Loot to the companies, boot to the PWA's

The ADAP Working Group controversy comes as many ADAPs are floundering. Always stretched for cash, their situation grew more serious with the recent advent of combination therapy. For the estimated 30 percent of HIV positive Americans who have no health insurance (another 20 percent have private insurance and the rest rely on Medicaid), enrolling in an ADAP can literally be a lifesaver.
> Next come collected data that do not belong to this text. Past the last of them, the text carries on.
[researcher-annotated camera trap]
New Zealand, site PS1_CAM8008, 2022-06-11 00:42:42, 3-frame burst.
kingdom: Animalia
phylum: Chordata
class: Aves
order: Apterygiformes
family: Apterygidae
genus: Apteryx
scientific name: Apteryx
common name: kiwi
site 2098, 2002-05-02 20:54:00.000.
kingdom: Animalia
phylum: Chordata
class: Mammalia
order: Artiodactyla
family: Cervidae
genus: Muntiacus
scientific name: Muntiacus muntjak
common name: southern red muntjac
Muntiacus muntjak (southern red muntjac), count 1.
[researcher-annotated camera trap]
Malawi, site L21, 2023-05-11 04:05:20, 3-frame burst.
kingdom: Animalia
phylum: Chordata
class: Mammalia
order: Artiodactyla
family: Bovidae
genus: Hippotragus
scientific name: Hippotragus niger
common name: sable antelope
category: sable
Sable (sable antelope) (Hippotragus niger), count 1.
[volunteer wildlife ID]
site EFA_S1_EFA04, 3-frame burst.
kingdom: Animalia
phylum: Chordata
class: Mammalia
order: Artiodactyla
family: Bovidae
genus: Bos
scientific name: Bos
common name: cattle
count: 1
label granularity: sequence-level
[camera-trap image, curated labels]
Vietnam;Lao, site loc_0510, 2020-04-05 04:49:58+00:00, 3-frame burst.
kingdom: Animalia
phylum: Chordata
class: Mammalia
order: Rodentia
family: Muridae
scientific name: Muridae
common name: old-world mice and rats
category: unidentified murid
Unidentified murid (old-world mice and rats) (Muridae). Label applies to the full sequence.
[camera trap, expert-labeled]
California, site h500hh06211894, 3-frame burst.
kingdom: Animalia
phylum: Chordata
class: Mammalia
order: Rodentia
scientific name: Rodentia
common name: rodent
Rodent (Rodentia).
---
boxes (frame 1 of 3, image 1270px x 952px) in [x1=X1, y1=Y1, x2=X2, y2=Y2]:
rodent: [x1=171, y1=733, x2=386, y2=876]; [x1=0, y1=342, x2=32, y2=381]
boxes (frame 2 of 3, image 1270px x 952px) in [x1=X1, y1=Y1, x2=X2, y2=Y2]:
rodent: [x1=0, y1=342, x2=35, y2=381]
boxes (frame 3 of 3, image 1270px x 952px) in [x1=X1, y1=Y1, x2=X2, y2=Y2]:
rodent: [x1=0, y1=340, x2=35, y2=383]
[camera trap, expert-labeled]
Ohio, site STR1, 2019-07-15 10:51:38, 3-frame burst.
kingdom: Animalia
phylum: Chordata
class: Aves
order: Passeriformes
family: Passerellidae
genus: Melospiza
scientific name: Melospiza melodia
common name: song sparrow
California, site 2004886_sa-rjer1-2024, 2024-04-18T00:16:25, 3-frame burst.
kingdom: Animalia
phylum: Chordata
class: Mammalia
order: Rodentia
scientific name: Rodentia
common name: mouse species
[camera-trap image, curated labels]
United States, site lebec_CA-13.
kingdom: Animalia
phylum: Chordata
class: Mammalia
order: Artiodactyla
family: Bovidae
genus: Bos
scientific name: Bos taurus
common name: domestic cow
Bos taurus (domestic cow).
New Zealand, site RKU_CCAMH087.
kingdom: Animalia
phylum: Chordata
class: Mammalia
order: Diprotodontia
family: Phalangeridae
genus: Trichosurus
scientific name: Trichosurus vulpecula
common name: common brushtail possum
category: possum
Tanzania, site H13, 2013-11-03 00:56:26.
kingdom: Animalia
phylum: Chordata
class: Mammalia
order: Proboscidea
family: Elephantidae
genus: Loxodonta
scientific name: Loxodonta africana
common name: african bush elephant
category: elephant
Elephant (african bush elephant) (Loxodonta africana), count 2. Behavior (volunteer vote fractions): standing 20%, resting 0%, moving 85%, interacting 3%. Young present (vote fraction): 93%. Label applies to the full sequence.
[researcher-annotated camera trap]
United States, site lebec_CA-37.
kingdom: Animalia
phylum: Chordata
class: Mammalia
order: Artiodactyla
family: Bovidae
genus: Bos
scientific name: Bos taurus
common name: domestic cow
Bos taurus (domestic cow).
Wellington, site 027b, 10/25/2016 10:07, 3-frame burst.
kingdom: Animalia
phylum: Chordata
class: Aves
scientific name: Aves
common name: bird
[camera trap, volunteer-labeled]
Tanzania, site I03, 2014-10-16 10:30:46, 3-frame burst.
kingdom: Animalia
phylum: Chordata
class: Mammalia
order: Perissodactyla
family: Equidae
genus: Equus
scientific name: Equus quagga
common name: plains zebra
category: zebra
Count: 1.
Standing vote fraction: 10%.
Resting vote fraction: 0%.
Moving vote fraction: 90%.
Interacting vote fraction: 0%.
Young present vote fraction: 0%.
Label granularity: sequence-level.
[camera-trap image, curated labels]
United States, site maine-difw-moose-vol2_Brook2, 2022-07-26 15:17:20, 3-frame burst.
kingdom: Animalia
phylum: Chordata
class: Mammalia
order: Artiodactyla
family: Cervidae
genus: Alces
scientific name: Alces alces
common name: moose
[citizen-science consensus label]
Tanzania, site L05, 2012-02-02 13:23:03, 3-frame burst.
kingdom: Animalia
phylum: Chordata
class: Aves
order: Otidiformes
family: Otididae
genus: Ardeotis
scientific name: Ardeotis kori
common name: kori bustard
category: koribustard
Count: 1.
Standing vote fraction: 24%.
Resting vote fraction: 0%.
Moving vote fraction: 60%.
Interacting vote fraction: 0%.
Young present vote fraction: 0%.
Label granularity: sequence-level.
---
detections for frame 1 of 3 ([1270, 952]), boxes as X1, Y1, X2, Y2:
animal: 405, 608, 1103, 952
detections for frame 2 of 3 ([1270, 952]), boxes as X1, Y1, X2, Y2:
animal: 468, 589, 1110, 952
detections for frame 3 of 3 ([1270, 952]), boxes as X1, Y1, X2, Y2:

Now, the increased demand for pricey drugs has pushed many programs into crisis. At presstime, 10 ADAPs had halted admissions, while seven others were rationing or no longer dispensing more expensive drugs, notably protease inhibitors. In Florida, 2,200 people were on the ADAP waiting list. Following a public uproar, Mississippi reinstated 640 people it had bumped, but none get combo therapy. Wes McComas, a case manager at Project Connect in Jackson, says, "We're still so tight for money that I've had to suggest that some PWAs to move to Memphis or New Orleans, where the programs are in better shape." Even with both federal and state governments greatly increasing ADAP funding,the crisis can only worsen. A 1997 report by the Kaiser Foundation estimated that 280,000 people may be eligible for ADAP benefits, three and a half times the number that participated last year. "There are many, many people who can't get into the ADAPs, and many who are in are not getting optimal treatment," Mike Shriver of NAPWA says.

From the start, high drug prices have meant that the government gets little bang for its ADAP bucks. Indeed, the program was inaugurated in 1987 partly in response to activist protests over AZT, which was priced beyond the reach of anyone without health insurance. Antiretrovirals remain among the most expensive drugs on the market, sparking renewed charges of pharmaceutical price-gouging (see "The Price May Not Be Right," POZ, April 1997). Triple combos run to about $12,000 a year. Average annual wholesale protease prices range from about $5,400 for Crixivan (marketed by Merck) to $6,700 for Viracept (Agouron) to $6,900 for Fortovase (Roche) to $8,200 for Norvir (Abbott). And pharmaceuticals comprise the nation's most profitable legal industry, with returns to investors in recent years four times the average for the Fortune 500. Protease manufacturers Merck, Roche and Abbott racked up 1996 profits of $3.8 billion, $2.9 billion and $1.8 billion, respectively. The question some are beginning to ask is: When PWAs are literally dying for access to drugs, should the taxpayers be subsidizing such high pharmaceutical profits?